The 2009 Cybils winners were announced on Sunday. The Cybils are Children’s and Young Adult Bloggers’ Literary Awards. The reading public nominates books, and the bloggers choose the winners.

Cybils winners automatically go on my Recommended Reading list. I tend to think these are the real cream of the crop, that of all the kidlit awards out there–and there are heaps–these are top shelf. “Why?” you ask. Well, I’ll tell you.

On one end of the kidlit award spectrum you’ve got the Newbery/Printz/Caldecott bunch of awards. These are chosen by American Library Association members. Librarians have studied literature in ways the reading public and kids have not. Their tastes and sensibilities are different as a result. Though I find I share a lot of their sensibilities, I know that the public and kids sometimes don’t. Some kids cringe at the mention of a Newbery-winning book; they automatically think it’s going to be hard, boring, educational, or somehow good for them. They’re often right.

Elsewhere on the kidlit award spectrum you’ve got various regional and genre awards. These often limit nominations to specific subjects or authors from specific places and are selected by smallish groups of people with a common interest or purpose. The competition doesn’t seem as big.

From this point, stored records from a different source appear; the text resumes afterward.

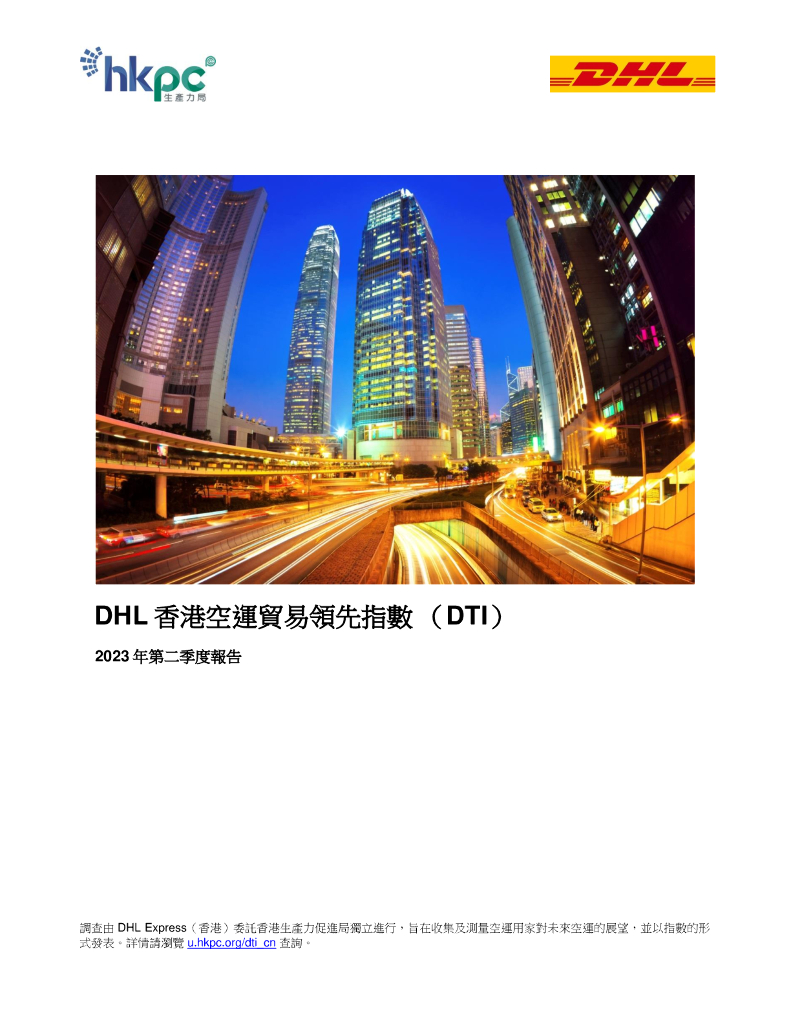 香港生产力促进局：2023年第二季度DHL香港空运贸易领先指数（DTI）报告（繁体版）
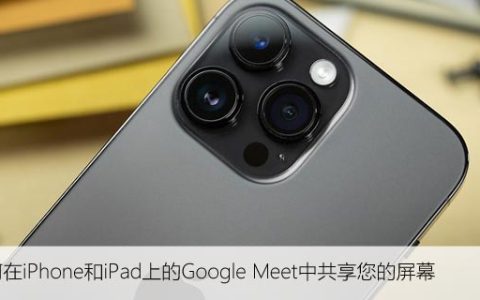 如何在iPhone和iPad上的Google Meet中共享您的屏幕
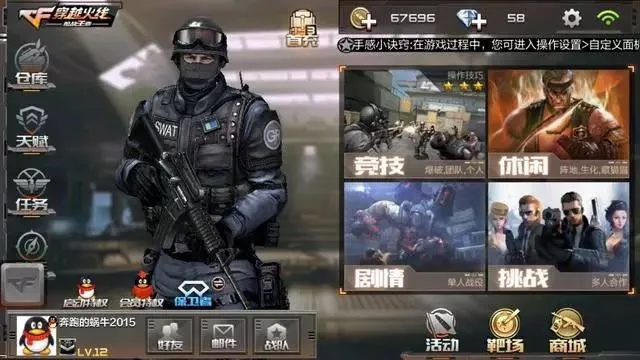 CF手游单机版，狼王与吊长男的独特魅力及官方下载最新分析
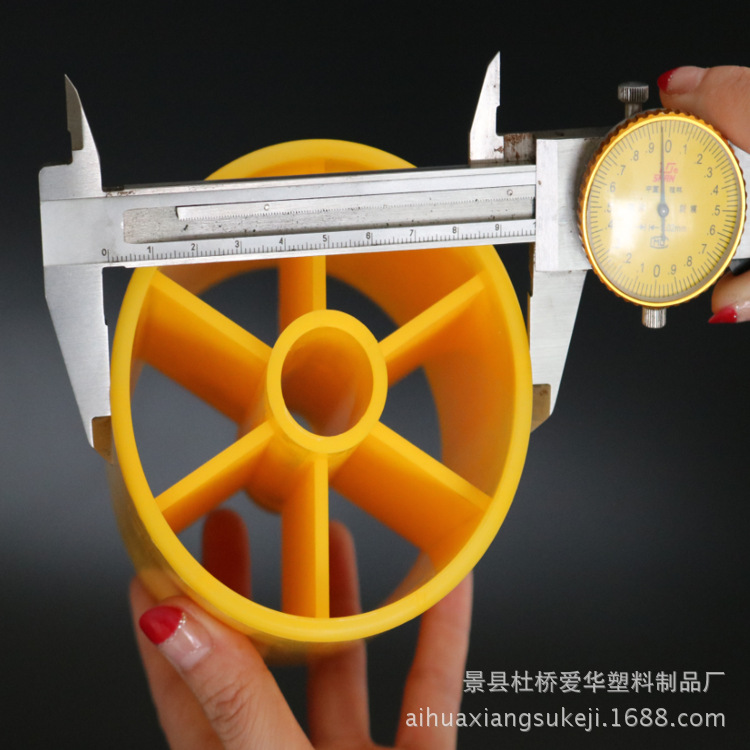 黄色注塑尼龙输送滚轮 新型石材抛光机滚轮过度轮精准测量现货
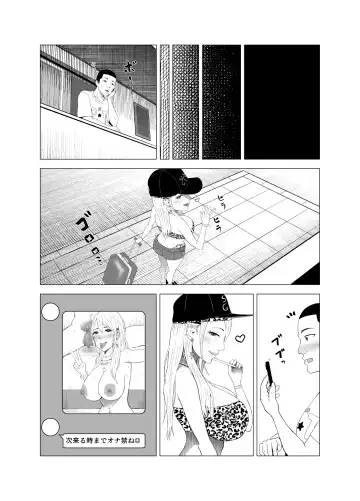 [Nagamatsu Heizo] DT Sakusei Fhentai.net - Page 26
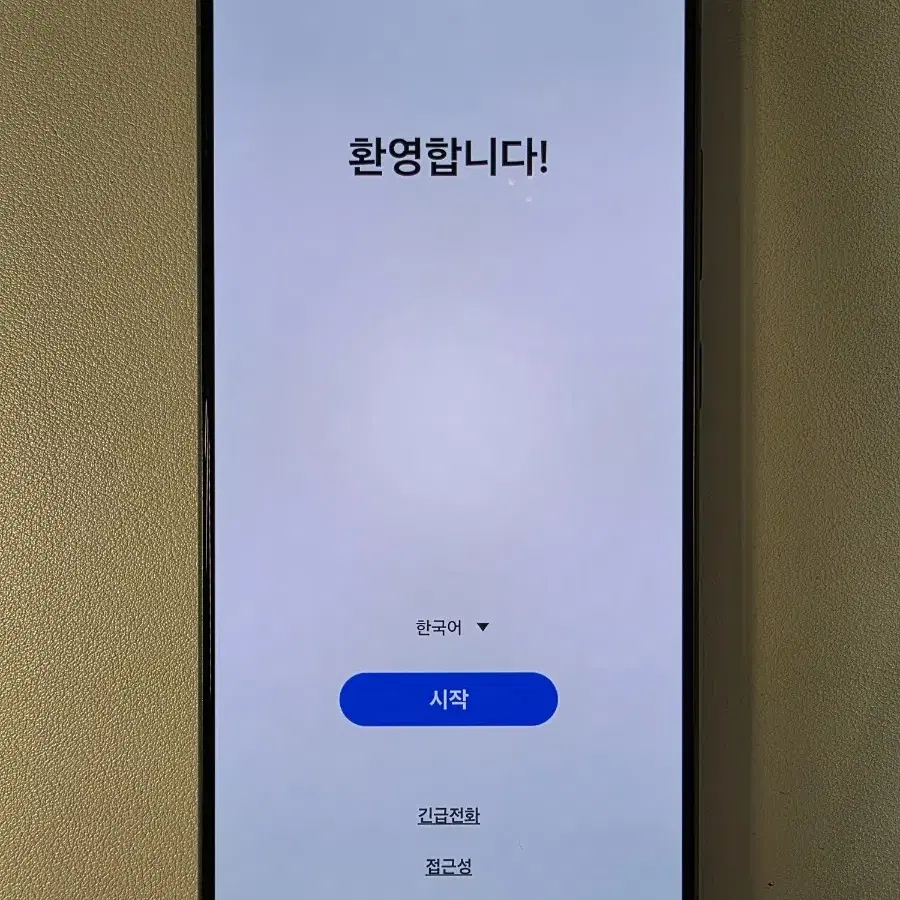 S급 갤럭시 S24 울트라 512GB 자급제 티타늄 그린 (삼성 강남 전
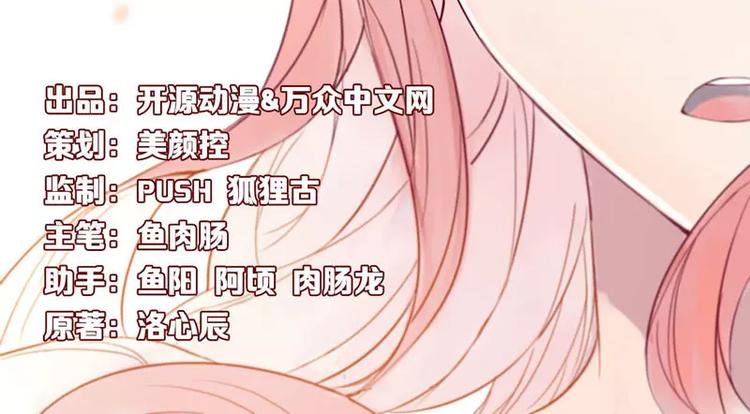 《不良宠婚》漫画最新章节第18话 凭什么抢走她免费下拉式在线观看章节第【2】张图片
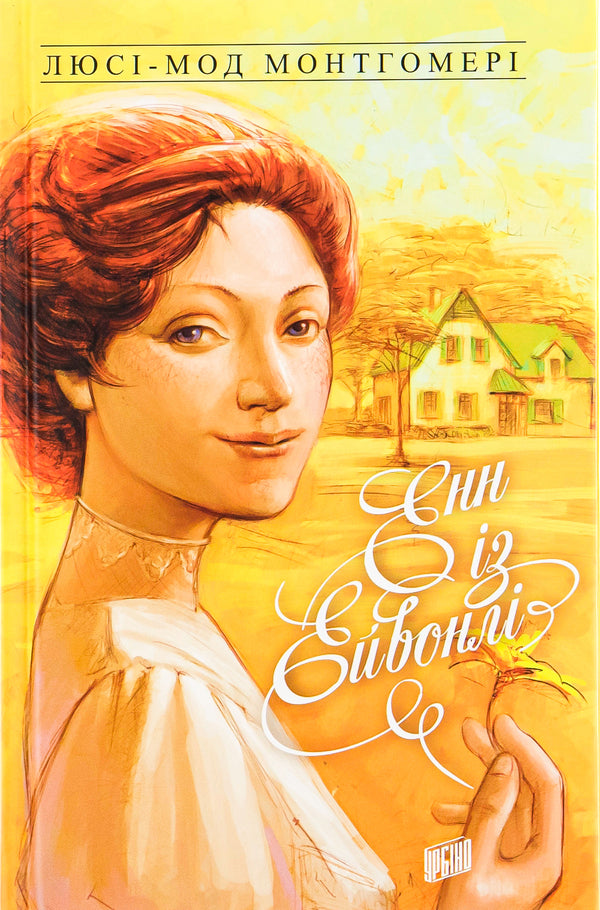 Anne From Green Roofs. Book 2. Anne From Avonley / Енн із Зелених Дахів. Книга 2. Енн із Ейвонлі Modgomomer mood / Люсі Мод Монтгомері 9789662647129-1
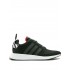 Adidas NMD_R2 sneakers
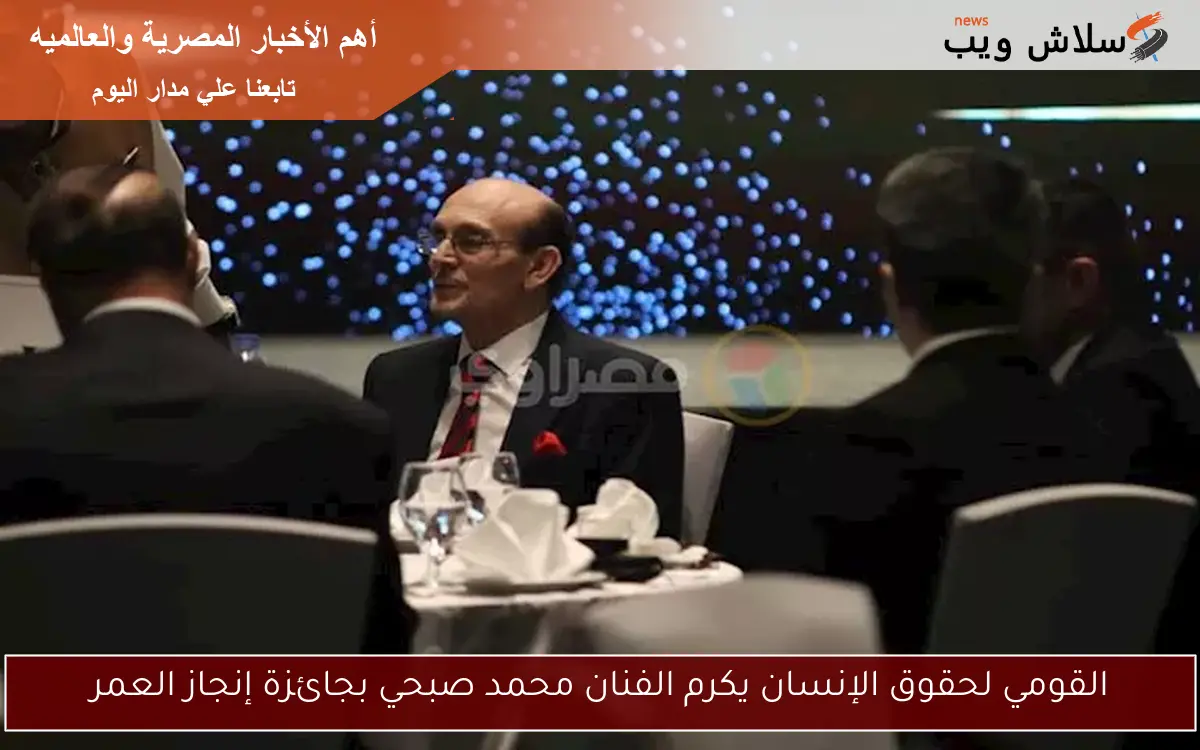 القومي لحقوق الإنسان يكرم الفنان محمد صبحي بجائزة إنجاز العمر 2 القومي لحقوق الإنسان يكرم الفنان محمد صبحي بجائزة إنجاز العمر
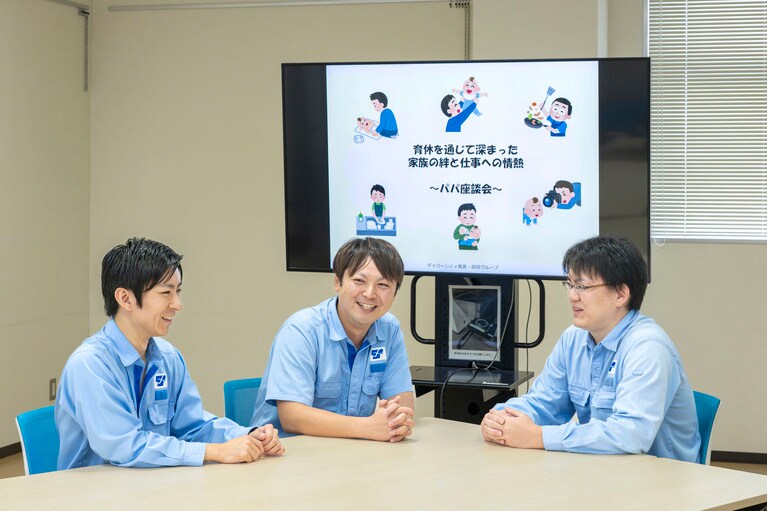 育児休職を取得した男性社員に本音を語ってもらう「パパ座談会」を開催。女性管理職候補者育成研修では、研修に加え、社外メンターや上司との1on1面談等で管理職任用までしっかりサポート。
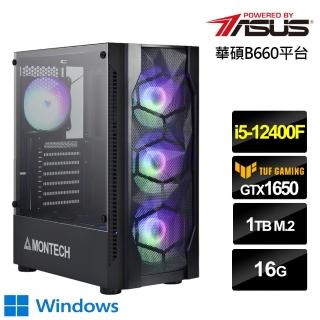 【華碩平台】i5六核{麒麟先鋒W}GTX 1650獨顯Win10電玩機(i5-12400F/16G/1TB_SSD)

And then there are the Cybils. Anybody can nominate a book. This opens the door to every single children’s book out there, whether it’s fine literature or just a flipping good read. But the Public doesn’t get to choose the winners, and thank goodness for that. The Public awards are called “Bestsellers,” and call me a snob if you must, but in my opinion, the Public doesn’t always have the best taste. They are too influenced by hype, flash, fads, trends, and being part of something big, whatever it may be. It’s the old Ayn Rand mediocrity-of-the-masses phenomenon.

The Cybils take the nominations of the Public and filter them through kidlit bloggers, some of whom may be librarians, all of whom read widely in the kidlit field. They’ve seen all the hype before, time and time again. They are so saturated in old hype that new hype runs right off them.

The end results are books the public and kidlit pros and semi-pros like. In other words, the results are, quite simply, good books.